REQUIREMENT:
In the listing below, locate the line containing "funny image of dog in owners bed" and the line containing "Angora goats from". Output both of them and every line between, exactly as written, and nothing more.

TASK INPUT:
• • • • •

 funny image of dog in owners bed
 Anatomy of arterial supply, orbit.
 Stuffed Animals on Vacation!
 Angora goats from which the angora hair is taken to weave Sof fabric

• • • • •

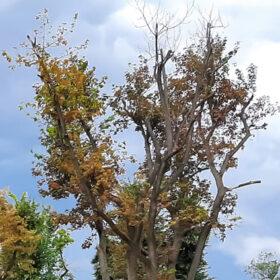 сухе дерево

• • • • •

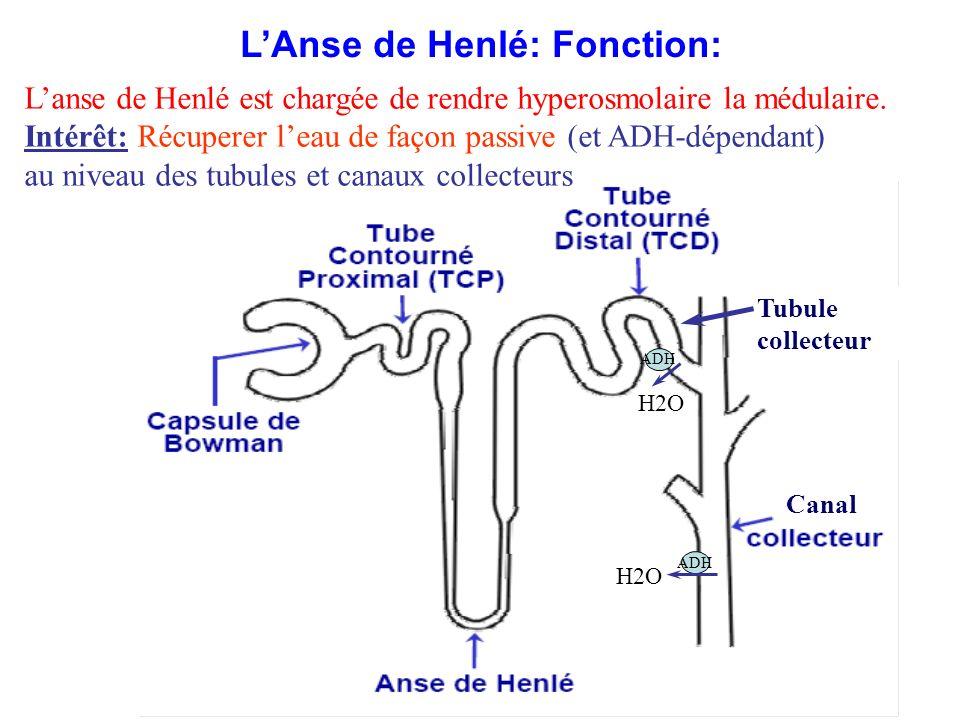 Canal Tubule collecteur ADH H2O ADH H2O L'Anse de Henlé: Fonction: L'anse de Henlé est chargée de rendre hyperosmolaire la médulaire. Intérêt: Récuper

• • • • •

WRITTEN REPLY:
 funny image of dog in owners bed
 Anatomy of arterial supply, orbit.
 Stuffed Animals on Vacation!
 Angora goats from which the angora hair is taken to weave Sof fabric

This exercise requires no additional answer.